Conclusion: Learning from Ukraine

Ukraine's defense of its territory has come at staggering human and material cost. Facing an existential threat, it has turned necessity into invention by transforming its procurement system and creating a model of military innovation defined by speed, modularity, and frontline feedback. The recent operation that disabled over 30 percent of Russia's strategic bomber fleet did not rely on expensive legacy platforms, but on cheap, attritable drones adapted to battlefield needs. These systems were improvised, stress-tested in combat, and shaped by the urgency of survival.

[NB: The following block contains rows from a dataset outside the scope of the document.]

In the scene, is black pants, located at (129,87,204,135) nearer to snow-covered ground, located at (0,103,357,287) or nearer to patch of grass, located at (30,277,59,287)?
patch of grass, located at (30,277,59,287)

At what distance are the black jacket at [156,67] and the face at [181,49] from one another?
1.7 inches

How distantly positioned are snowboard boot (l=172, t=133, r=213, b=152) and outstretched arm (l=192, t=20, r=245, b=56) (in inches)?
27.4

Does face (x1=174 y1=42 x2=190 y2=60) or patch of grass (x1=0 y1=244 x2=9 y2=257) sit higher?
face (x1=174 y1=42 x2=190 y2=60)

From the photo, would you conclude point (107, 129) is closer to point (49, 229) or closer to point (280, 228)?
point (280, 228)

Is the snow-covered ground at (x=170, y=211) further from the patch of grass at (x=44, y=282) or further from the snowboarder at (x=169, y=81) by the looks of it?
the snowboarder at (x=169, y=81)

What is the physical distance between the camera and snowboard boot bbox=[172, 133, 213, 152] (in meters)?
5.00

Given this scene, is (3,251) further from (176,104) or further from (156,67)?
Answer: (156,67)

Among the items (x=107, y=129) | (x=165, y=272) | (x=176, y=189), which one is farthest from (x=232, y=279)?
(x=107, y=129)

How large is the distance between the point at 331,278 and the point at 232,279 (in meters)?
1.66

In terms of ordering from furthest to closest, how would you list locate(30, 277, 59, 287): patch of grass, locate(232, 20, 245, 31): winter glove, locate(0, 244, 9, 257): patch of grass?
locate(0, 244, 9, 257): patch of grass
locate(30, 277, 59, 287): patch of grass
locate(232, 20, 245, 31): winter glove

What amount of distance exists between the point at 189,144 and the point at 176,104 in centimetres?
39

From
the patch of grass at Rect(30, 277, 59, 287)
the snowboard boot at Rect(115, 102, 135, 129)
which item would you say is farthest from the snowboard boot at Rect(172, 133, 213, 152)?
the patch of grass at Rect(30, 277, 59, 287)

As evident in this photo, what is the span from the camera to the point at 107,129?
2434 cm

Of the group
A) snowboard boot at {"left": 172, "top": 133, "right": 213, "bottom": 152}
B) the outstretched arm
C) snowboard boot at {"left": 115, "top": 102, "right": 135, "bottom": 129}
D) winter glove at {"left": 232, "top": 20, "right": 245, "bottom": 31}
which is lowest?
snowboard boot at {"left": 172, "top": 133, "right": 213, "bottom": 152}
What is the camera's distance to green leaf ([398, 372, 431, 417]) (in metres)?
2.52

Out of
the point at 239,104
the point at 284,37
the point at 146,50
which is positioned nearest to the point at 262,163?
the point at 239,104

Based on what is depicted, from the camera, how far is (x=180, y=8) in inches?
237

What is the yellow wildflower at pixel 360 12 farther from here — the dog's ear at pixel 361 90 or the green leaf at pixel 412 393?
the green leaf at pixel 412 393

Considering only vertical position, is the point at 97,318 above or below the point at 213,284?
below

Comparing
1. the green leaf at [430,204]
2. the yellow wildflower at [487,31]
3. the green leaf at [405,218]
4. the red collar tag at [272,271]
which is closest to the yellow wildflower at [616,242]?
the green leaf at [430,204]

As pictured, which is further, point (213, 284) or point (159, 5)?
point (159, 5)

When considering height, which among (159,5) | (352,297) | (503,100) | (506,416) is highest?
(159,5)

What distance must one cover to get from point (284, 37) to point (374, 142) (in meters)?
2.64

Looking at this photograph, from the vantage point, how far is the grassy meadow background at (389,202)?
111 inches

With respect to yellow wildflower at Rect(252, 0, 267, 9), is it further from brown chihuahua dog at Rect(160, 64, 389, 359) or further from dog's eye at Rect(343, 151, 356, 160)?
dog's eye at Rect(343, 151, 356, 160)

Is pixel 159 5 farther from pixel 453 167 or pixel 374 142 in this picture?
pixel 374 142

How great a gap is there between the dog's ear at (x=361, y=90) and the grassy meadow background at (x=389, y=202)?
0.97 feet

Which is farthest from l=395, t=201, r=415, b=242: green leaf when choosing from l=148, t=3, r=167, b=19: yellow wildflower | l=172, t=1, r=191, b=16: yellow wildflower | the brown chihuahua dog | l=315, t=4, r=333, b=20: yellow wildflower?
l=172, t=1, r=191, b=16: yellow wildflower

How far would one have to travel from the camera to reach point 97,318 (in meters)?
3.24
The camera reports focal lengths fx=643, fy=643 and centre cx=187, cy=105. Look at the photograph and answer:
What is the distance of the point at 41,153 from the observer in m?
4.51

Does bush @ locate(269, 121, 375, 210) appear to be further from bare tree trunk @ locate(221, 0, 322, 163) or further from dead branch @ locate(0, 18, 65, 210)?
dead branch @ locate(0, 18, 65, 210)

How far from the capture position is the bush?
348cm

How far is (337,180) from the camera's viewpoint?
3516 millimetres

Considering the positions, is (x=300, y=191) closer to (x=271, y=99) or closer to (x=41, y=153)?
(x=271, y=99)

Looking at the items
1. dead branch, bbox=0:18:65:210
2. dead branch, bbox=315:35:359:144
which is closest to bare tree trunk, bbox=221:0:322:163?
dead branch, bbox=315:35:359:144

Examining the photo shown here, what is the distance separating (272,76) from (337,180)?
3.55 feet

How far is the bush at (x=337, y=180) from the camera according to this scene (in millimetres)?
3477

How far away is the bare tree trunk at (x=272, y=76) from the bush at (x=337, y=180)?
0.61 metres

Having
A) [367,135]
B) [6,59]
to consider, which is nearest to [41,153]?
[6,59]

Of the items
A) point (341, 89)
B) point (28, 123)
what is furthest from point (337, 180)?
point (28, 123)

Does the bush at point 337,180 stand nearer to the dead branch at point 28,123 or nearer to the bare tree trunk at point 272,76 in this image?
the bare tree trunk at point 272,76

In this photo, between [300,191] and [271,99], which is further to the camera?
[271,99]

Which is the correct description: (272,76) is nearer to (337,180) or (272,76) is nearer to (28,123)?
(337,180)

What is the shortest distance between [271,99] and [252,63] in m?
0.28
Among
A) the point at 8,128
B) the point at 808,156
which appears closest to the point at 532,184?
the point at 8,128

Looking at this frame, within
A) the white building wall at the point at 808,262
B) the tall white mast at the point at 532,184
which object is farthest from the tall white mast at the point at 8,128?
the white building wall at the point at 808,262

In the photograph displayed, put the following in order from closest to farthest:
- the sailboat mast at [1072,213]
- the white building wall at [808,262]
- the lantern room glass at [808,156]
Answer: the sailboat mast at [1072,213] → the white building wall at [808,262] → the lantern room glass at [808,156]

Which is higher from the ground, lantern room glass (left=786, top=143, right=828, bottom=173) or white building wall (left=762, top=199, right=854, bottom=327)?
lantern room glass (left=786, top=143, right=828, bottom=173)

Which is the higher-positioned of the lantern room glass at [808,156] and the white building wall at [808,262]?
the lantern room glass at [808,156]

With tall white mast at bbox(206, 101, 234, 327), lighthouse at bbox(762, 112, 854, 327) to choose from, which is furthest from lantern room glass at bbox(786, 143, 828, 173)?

This model was not born out of preference but out of desperation. It has succeeded because the stakes for Ukraine are existential. Every delay in design or deployment has a cost measured in lives and territory. The creativity and resolve of Ukrainian engineers have proven that adaptive design can deliver meaningful strategic gains, even against a superior force.

The United States, by contrast, enjoys time, distance, and resources --- but cannot rely on these indefinitely. Its acquisition system, still dominated by legacy firms and rigid requirements, is poorly suited for the pace of modern conflict. If it waits for a similar crisis to spark reform, it may find that its systems arrive too late, too expensive, too inflexible, and ill-suited.

Reforming acquisition, de-centralizing decision-making, and empowering the engineering talent that already exists within America's start-up ecosystem are strategic necessities. Ukraine has shown what is possible when innovation is a matter of national survival. The U.S. should not need the same conditions to learn the same lesson.